Com o padre László Ladány S.J. (1914-1990) e Simon Leys (1935-2014) aprendi a importância de seguir a imprensa oficial da China. O que lá é afirmado em linguagem partidária é relevante para interpretarmos a forma como a liderança do Partido Comunista da China (PCC) olha para o país e avalia o seu posicionamento no mundo.
Nos últimos anos, o tom dos artigos publicados no “Diário do Povo” sobre os EUA tem sido cada vez mais crítico. Em Pequim, a perceção de Washington é ambivalente. A América está em declínio, mas também ambiciona destruir o PCC e conter a afirmação da China na Ásia e no mundo. Todavia, numa carta pessoal recente a Harry Moyer e Melvin McMullen, antigos pilotos norte-americanos que combateram ao lado da China nacionalista na unidade liderada por Claire Lee Chennault contra o império japonês em 1941-42, Xi Jinping escreveu que “as relações China-EUA necessitam de uma nova geração de Tigres Voadores”. Esta referência histórica é importante.

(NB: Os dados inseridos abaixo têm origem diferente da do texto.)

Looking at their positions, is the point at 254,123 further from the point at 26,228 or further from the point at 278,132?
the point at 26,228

Na quarta-feira, Xi Jinping teve um encontro bilateral com Joe Biden à margem da cimeira da APEC em São Francisco, uma cidade em que um quinto da população tem ascendência chinesa. Xi Jinping partiu para a conversa com Biden e líderes empresariais norte-americanos com três objetivos. O primeiro foi comunicar-lhes a firme oposição do PCC à política que a Casa Branca e o Congresso dos EUA têm seguido em relação a Taiwan. Pequim quer uma garantia clara de que Washington não apoiará a independência unilateral da ilha que terá eleições presidenciais em janeiro. O segundo foi tentar persuadir a Administração Biden que é mutuamente conveniente acabar com o embargo à exportação de produtos de alta tecnologia norte-americana para as empresas chinesas. Por fim, Xi Jinping precisa de continuar a atrair investimento direto estrangeiro e conhecimentos para a modernização da sua economia.
A dificuldade do líder da China é o impacto da geografia na governação do país e a crescente rigidez ideológica do PCC, que lidera desde há uma década. Há 1500 anos, a dimensão e a diversidade geográfica e cultural do território levaram a dinastia Sui a construir um sistema político chinês centralizado, hierárquico e burocrático. Com o tempo, tal permitiu a construção de um Estado mais forte mas alérgico à descentralização, diversidade e inovação política. A ideologia marxista-leninista de Xi Jinping reforça esta tendência histórica e impede as reformas económicas que a China necessita de fazer. Em Washington e na Ásia, a dúvida é se os problemas da economia chinesa provocados pelo crescimento da dívida, baixa procura interna e a crescente claustrofobia política imposta pelo PCC, levarão ou não Pequim a correr mais riscos políticos. A resposta é crucial para os investidores estrangeiros.
A trajetória das relações entre Pequim e Washington explica a importância do encontro de Xi Jinping com Biden em São Francisco. Ambos os lados tentam definir e negociar os termos em que a sua competição estratégica terá lugar daqui para a frente no meio de riscos, custos, dificuldades domésticas e algumas oportunidades. Da sua avaliação dependerá em grande parte o nosso futuro.